Keepin’ it short

August 29, 2008 in en, rant, software engineering

I am wondering how should I write this blog. For example previous post about false sense of security was supposed to be a longer rant originally. In the end I shortened it considerably and focused on Perspectives. Why?

Well the main reason is, that I realized that there are a lot of essays/rants about perception of security. Maybe I could write a really good essay if I took some time to think it through. But if you are interested in privacy or security then you already know all these things. And if you are just another ordinary computer user who does not care if his email account gets cracked, my blog will not change that.

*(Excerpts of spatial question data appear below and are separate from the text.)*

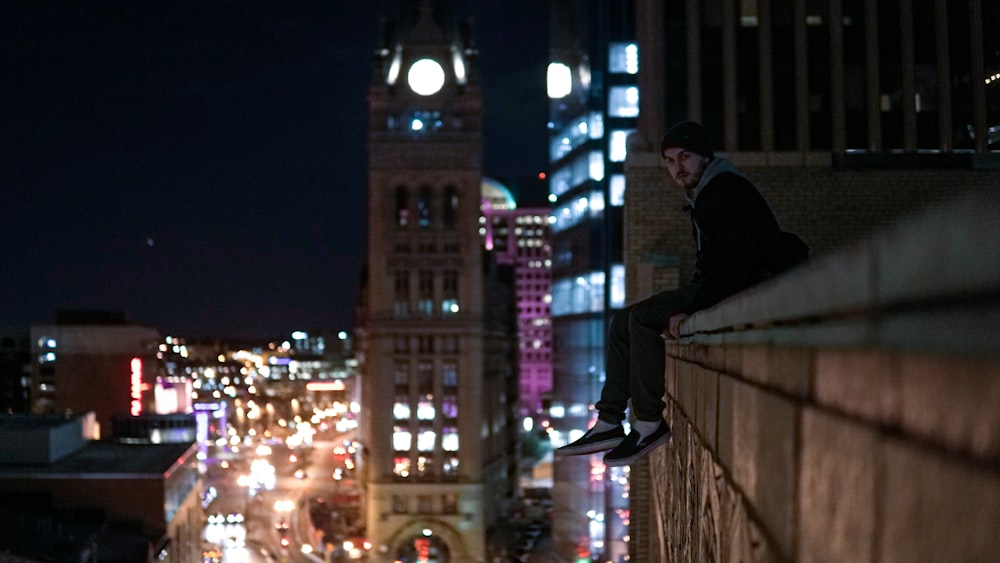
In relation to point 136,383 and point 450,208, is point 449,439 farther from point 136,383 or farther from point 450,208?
point 136,383

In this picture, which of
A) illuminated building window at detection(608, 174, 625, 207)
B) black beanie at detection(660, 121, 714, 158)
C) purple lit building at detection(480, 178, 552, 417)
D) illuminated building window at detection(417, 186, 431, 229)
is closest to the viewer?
black beanie at detection(660, 121, 714, 158)

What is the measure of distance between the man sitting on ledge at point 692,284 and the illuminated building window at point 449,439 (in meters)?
82.8

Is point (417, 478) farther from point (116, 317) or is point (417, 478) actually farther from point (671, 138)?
point (671, 138)

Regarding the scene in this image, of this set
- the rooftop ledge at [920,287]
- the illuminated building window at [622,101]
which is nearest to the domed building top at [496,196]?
the illuminated building window at [622,101]

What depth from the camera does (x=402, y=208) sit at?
92.7 m

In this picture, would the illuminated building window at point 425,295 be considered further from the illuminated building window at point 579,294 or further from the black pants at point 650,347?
the black pants at point 650,347

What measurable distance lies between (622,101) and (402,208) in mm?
32768

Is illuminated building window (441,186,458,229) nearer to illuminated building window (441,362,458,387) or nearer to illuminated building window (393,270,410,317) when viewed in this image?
illuminated building window (393,270,410,317)

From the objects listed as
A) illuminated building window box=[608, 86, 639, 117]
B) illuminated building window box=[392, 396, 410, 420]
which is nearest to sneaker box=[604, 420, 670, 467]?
illuminated building window box=[608, 86, 639, 117]

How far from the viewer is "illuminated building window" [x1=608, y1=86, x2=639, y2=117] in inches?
2488

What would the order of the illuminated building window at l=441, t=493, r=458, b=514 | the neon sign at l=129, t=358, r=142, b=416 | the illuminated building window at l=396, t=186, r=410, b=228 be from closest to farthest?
the illuminated building window at l=441, t=493, r=458, b=514
the illuminated building window at l=396, t=186, r=410, b=228
the neon sign at l=129, t=358, r=142, b=416

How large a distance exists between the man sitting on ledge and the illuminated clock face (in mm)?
85288

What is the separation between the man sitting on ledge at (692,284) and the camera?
305 inches

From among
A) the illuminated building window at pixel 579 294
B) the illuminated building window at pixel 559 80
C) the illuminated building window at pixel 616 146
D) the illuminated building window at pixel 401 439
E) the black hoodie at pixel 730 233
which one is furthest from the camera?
the illuminated building window at pixel 401 439
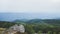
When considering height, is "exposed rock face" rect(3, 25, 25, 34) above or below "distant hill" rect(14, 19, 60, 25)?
below

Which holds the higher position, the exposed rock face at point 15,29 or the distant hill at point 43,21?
the distant hill at point 43,21

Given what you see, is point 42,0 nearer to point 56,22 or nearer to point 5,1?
point 56,22

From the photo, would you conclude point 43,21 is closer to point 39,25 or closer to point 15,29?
point 39,25

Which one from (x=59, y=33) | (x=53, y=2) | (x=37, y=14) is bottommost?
(x=59, y=33)

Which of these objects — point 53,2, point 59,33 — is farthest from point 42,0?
point 59,33

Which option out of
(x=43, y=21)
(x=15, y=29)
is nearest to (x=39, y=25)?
(x=43, y=21)

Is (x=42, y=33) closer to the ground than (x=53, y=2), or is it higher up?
Result: closer to the ground

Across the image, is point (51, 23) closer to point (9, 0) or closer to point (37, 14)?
point (37, 14)

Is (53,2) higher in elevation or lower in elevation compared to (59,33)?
higher

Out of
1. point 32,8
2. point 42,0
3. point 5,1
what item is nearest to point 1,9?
point 5,1
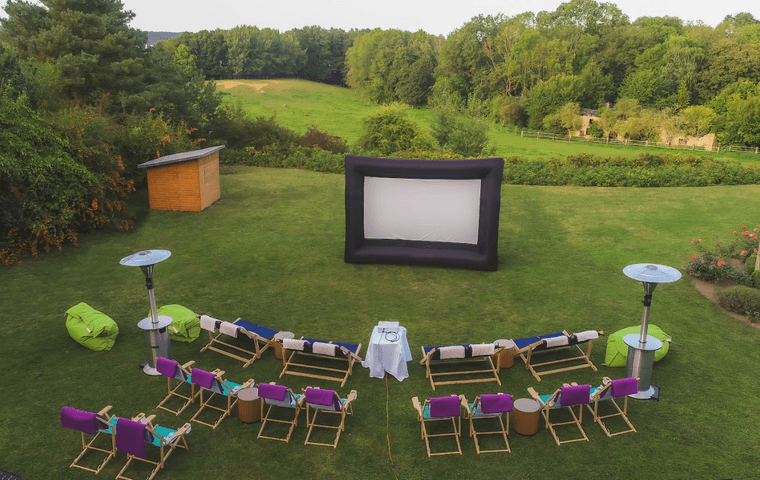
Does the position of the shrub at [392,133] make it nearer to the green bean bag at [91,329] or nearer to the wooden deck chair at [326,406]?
the green bean bag at [91,329]

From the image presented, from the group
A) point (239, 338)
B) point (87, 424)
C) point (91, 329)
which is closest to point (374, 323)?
point (239, 338)

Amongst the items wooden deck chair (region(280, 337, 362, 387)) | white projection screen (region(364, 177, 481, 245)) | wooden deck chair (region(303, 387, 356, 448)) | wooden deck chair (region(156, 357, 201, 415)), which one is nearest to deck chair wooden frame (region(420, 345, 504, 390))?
wooden deck chair (region(280, 337, 362, 387))

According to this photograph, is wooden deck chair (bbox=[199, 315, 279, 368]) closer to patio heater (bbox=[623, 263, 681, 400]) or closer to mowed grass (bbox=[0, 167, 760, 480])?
mowed grass (bbox=[0, 167, 760, 480])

Actually Jeff Atwood wrote some time ago about unreachable type of software engineers (or for that matter any professionals). Paragraph that completely describes my feelings is this one:

The problem isn’t the other 80%. The problem is that we’re stuck inside our own insular little 20% world, and we forget that there’s a very large group of programmers we have almost no influence over. Very little we do will make any difference outside our relatively small group. The problem, as I obviously failed to make clear in the post, is figuring out how to reach the unreachable. That’s how you make lasting and permanent changes in the craft of software development. Not by catering to the elite– these people take care of themselves– but by reaching out to the majority of everyday programmers.

Writing for the masses is not easy, and I don’t think I’m up to it. Yet. It makes me angry that not everyone loves his job or profession, but I cannot change that. So I will keep writing about my passions the way I see fit and hopefully one day, I will become good enough software engineer and writer in one person, that I will be able to influence the 80%.

Note: If you are wondering what’s up with 80% – 20% thing, then I recommend article by Ben Collins-Sussman about two types of programmers

Lack of security is not a problem

August 28, 2008 in en, rant, security, software

False sense of security is. As Dan Kaminsky pointed out recently, there have been numerous BIG security problems with fundamental Internet services. All of them undermine basic principles on which Internet is based: routing or DNS.

Can we trust the other side? How can we know that we are “talking” to the same computer as few days ago? This question is usually answered by encryption of communication and authentication through SSL (https). Most websites use self-signed certificates, but these provide only encryption, not authentication. There are quite a few good examples of security pitfalls of self-signed certificates.

Recently I also managed to stumble on nice Firefox extension called Perspectives. Usually only your browser checks security certificate of https server you are connecting to. If attacker takes over path between you and destination server, trying to execute MITM attack, Perspectives would detect this and warn you. It would even warn you if the certificate changed recently. This makes even self-signed certificates somehow more secure. Without Perspectives you could be easily lured in a den of wolves. For more in-depth explanation on how Perspectives works, see original publication.

The basic principle still stands. You are most vulnerable, when you don’t expect an attack. In other words:

Little paranoia never hurts

So next time you see a warning about invalid/outdated/self-signed certificate, don’t accept it without thinking about consequences.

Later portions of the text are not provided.